I am working on extracting the CDS sequence for the FFAR4 gene from the GRCh38 reference genome using samtools faidx. Specifically, I used the following command to extract the sequence data:
samtools faidx GRCh38_full_analysis_set_plus_decoy_hla.fa 10:93566721-93587609
However, this range covers the entire gene, including introns, based on the genomic positions available in the NCBI CCDS database: CCDS:622181
My goal is to extract only the coding sequence (CDS) corresponding to the FFAR4 protein (NP_859529.2). Unfortunately, the CCDS database only provides the full gene coordinates and not the precise CDS start and end positions directly.
I have also checked the NCBI Genome Data Viewer: Genome Data Viewer, where the CDS is clearly marked but the positions aren't provided.
Questions:
- How can I accurately identify the specific CDS start and end coordinates for FFAR4 from available genomic data?

**USING THE INFORMATION**
(a) In the FFAR4 forum post, which protein accession should the extracted coding sequence correspond to?
(b) Extend the FFAR4 forum post, starting right after its final question.

**EXTRACTED RECORDS**

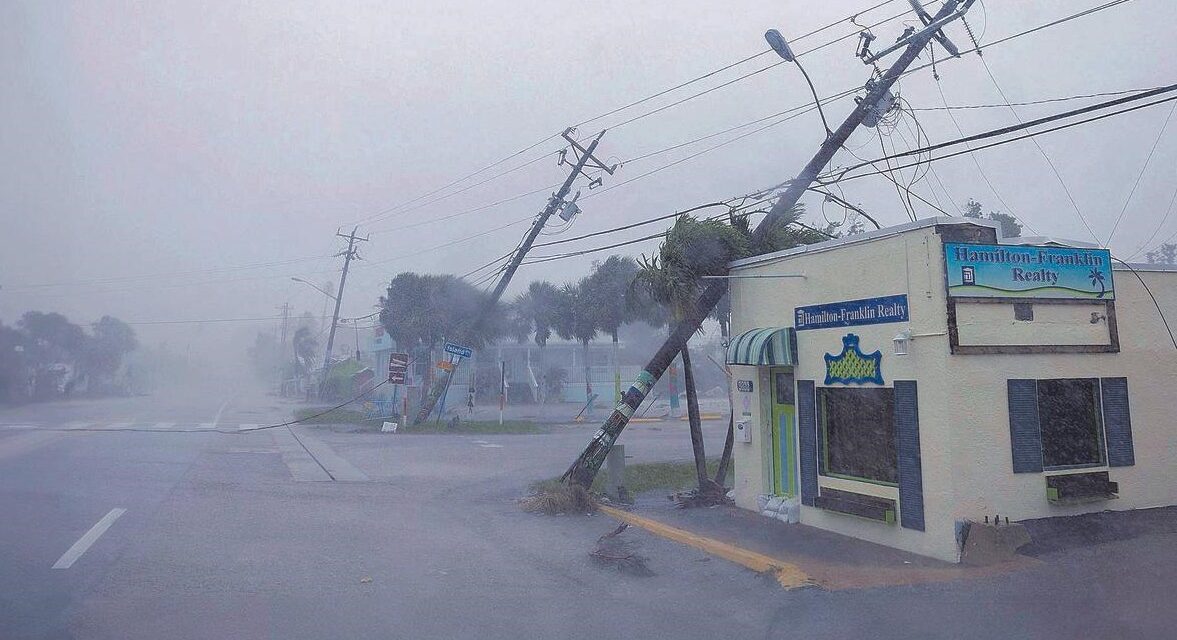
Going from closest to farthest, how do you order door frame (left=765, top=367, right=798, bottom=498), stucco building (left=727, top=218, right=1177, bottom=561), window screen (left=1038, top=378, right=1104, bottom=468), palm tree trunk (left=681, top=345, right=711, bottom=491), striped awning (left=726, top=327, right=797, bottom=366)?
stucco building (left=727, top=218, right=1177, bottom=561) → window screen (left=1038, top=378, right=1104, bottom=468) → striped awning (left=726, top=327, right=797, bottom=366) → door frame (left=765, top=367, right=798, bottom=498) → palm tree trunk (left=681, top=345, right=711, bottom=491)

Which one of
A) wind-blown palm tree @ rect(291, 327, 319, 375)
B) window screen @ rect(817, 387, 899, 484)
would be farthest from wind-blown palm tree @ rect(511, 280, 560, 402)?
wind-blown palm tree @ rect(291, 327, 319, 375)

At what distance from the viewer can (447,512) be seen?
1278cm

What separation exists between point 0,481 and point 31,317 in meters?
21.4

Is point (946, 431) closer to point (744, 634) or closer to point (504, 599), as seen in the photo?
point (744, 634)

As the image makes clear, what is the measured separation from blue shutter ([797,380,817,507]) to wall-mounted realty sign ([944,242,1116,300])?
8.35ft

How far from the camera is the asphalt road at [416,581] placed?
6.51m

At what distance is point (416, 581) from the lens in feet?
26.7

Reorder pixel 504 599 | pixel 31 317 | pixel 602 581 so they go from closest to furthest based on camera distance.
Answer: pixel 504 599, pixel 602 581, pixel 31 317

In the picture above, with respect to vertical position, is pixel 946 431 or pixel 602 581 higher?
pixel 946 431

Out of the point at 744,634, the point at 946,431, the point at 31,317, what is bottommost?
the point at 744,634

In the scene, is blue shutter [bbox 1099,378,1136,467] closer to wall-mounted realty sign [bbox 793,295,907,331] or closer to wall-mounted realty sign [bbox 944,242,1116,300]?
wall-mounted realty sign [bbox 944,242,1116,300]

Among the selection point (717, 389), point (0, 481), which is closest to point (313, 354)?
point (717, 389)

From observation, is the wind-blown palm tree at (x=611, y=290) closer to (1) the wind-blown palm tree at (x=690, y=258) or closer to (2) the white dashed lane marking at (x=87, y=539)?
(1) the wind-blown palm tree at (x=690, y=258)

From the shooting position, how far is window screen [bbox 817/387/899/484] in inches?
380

**ANSWERS BY TASK**
(a) NP_859529.2

(b)
- Is there a recommended approach or tool to extract just the CDS region using the existing CCDS or NCBI resources?
- Has anyone encountered a similar challenge, and how did you resolve it?
I appreciate any insights or suggestions for streamlining this process.
Thank you!
Samtools simply isn't designed for this sort of thing. The use of fasta is primarily for purposes of supplying a reference sequence, not for general purpose genome analysis.
You're better off doing a query against GenBank or EMBL databases and directly pulling out the gene data from that, or using the various genome browsers like Ensembl or UCSC. (I see others have already covered these options far better than I could.)